In [8]:
!pip install sacremoses
!pip install datasets



In [12]:
from transformers import RobertaForCausalLM, AutoTokenizer
import datasets
import torch

model = RobertaForCausalLM.from_pretrained("allegro/herbert-klej-cased-v1", is_decoder=True).to("cuda")
tokenizer = AutoTokenizer.from_pretrained("allegro/herbert-klej-cased-tokenizer-v1")

ds = datasets.load_dataset("text", data_files={
   "train": "pan_tadeusz_1_10.txt",
   "validation": "pan_tadeusz_11.txt",
   "test": "pan_tadeusz_12.txt",
})

def flatten(xss):
    return [x for xs in xss for x in xs]

def tokenize_function(examples):
    return tokenizer(examples["text"])

tokenized_datasets = ds.map(tokenize_function, batched=True, num_proc=1, remove_columns=["text"])
print(tokenized_datasets)

init_text = "Jam jest Jacek"

class MLMDataset(torch.utils.data.Dataset):
    def __init__(self, tokenized_dataset, tokenizer, mlm_probability=0.15, window_size=50):
        self.input_ids = flatten(tokenized_dataset["input_ids"])
        self.attention_mask = flatten(tokenized_dataset["attention_mask"])
        self.tokenizer = tokenizer
        self.mlm_probability = mlm_probability
        self.window_size = window_size

    def __len__(self):
        return (len(self.input_ids)//self.window_size)*self.window_size - self.window_size

    def __getitem__(self, idx):
        input_ids = torch.tensor(self.input_ids[idx:idx+self.window_size])

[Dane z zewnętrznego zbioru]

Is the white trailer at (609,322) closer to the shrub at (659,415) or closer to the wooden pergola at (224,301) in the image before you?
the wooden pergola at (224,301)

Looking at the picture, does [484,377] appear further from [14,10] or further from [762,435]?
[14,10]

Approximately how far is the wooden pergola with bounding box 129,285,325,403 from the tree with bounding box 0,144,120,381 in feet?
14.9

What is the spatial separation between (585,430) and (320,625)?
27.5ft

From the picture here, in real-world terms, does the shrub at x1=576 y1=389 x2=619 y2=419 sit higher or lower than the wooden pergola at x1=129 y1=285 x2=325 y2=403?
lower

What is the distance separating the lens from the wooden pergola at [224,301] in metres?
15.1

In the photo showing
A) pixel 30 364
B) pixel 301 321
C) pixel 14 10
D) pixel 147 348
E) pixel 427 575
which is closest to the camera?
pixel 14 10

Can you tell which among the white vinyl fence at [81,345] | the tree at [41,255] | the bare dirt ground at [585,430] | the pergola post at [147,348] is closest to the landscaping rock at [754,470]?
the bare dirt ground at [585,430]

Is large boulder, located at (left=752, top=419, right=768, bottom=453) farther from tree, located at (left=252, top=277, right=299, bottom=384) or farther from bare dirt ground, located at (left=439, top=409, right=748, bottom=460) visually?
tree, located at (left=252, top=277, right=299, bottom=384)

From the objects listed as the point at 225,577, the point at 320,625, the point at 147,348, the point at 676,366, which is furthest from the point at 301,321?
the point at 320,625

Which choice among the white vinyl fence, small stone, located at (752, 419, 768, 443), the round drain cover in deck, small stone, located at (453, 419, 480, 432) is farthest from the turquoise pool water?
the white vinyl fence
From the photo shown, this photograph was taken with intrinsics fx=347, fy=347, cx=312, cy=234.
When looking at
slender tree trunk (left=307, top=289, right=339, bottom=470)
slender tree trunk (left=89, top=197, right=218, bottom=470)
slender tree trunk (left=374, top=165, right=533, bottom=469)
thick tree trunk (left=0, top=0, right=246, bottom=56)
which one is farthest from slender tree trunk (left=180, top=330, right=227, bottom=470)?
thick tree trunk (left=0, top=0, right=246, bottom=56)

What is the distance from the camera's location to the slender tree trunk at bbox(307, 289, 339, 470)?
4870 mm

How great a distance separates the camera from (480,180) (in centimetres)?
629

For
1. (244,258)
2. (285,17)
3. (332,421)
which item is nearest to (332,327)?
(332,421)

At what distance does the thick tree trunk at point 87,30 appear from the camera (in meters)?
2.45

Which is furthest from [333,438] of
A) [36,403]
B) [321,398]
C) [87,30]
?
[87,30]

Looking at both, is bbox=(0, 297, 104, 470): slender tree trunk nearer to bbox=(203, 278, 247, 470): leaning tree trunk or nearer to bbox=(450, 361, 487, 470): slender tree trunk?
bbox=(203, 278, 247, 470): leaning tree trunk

        # Klonujemy oryginalne tokeny i traktujemy jako labele
        labels = input_ids.clone()

        # Tworzymy maskę z prawdopodobieństwem 15%
        rand = torch.rand(input_ids.shape)
        mask_arr = (rand < self.mlm_probability)
        selection = torch.flatten(mask_arr.nonzero()).tolist()

        # Maskujemy oryginalne
        input_ids[selection] = self.tokenizer.mask_token_id

        return [
            input_ids,
            labels
        ]

train_dataset = MLMDataset(tokenized_datasets["train"], tokenizer)
train_loader = torch.utils.data.DataLoader(train_dataset, batch_size=32, shuffle=True)

valid_dataset = MLMDataset(tokenized_datasets["validation"], tokenizer)
valid_loader = torch.utils.data.DataLoader(valid_dataset, batch_size=32, shuffle=False)

print(len(train_dataset))
masked, labeled = next(iter(train_dataset))

masked_text = tokenizer.decode(masked, skip_special_tokens=False)
labeled_text = tokenizer.decode(labeled, skip_special_tokens=False)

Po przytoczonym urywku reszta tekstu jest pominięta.